La comisaría central se hallaba situada al final de la Avenida de Andalucía, la arteria principal de Málaga. El edificio consistía en un moderno entramado rectangular de múltiples departamentos, divididos en cuatro plantas y coronados por un helipuerto en su azotea. El departamento de inspección criminal estaba situado en el ala oeste del edificio y compuesto por seis despachos de tamaño medio caracterizados por un nivel de desorden general elevado, a excepción del despacho del inspector Villanueva, hombre más preocupado de la pulcritud y el orden que del contenido almacenado, según opinión del resto de inspectores.
El despacho de Adánez no constituía una excepción de la regla general. Constaba de una mesa de trabajo con dos baldas de documentos situadas en cada esquina inferior, así como varios montones de expedientes en las esquinas superiores de la mesa, dejando un espacio libre en la franja central. Detrás de la mesa, un armario repleto de archivadores de distintos colores. Entre el armario y la mesa de trabajo, una mesa pequeña donde se apoyaba un ordenador de pantalla plana, con múltiples notas adhesivas fluorescentes pegadas en los bordes.

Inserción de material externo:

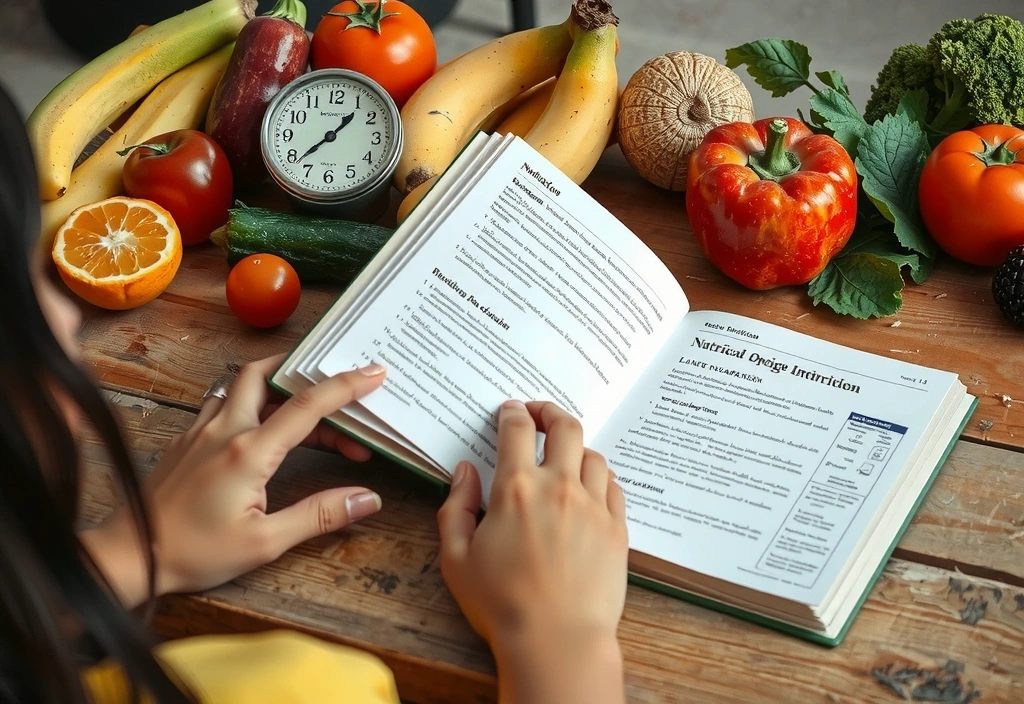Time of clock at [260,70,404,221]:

Cuando Alba Carreter llamó a la puerta, el inspector hablaba por teléfono con el fiscal. Alzó el dedo en señal de espera y le hizo gestos de que entrase, al tiempo que colgaba el teléfono.
―¿Qué se le ofrece?
―Hola, soy Alba Carreter, mujer de Hugo Morales.
―Ah, sí, siéntese por favor. ¿Cómo se encuentra?
―Pues… que quiere usted que le diga… ―balbució mientras se sentaba con los ojos lagrimosos.
―Bueno, intentaremos que esto sea lo más breve posible. No obstante, cuando quiera tomarse un descanso me lo dice.
―De acuerdo. Bueno, en primer lugar, me gustaría saber cómo ha sucedido.
―Si le parece, usted contésteme a las preguntas que yo le vaya haciendo y después le informaremos de todo lo concerniente a la muerte de su marido que le pueda ser comunicado ―dijo con un tono entre severo y condescendiente―. En primer lugar, me gustaría saber si su marido tenía algún enemigo declarado.
―No que yo sepa. Era una persona bastante afable.